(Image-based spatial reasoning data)
———

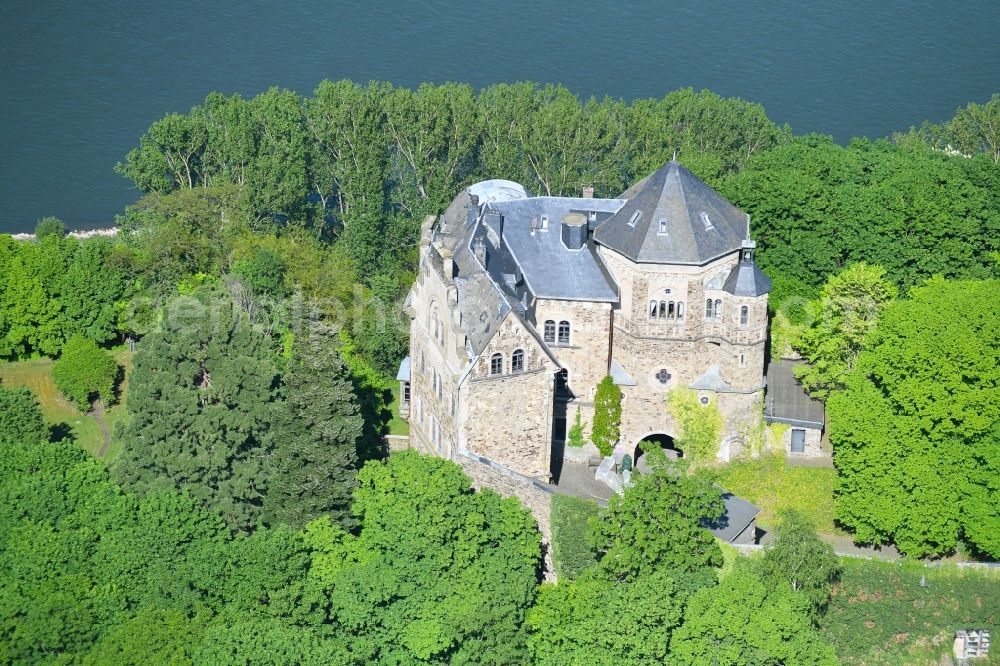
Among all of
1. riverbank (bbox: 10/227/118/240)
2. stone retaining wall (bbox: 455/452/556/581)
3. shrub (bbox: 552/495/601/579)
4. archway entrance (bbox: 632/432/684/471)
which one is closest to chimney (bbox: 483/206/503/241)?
stone retaining wall (bbox: 455/452/556/581)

———

**Request**.
Could you change "closest" to "nearest" throughout the material above, keeping everything else the same and leaving the pictures out of your answer?

**The solution**.
Among all of
1. riverbank (bbox: 10/227/118/240)
2. stone retaining wall (bbox: 455/452/556/581)
3. shrub (bbox: 552/495/601/579)
4. archway entrance (bbox: 632/432/684/471)
which one is nearest to chimney (bbox: 483/206/503/241)?
stone retaining wall (bbox: 455/452/556/581)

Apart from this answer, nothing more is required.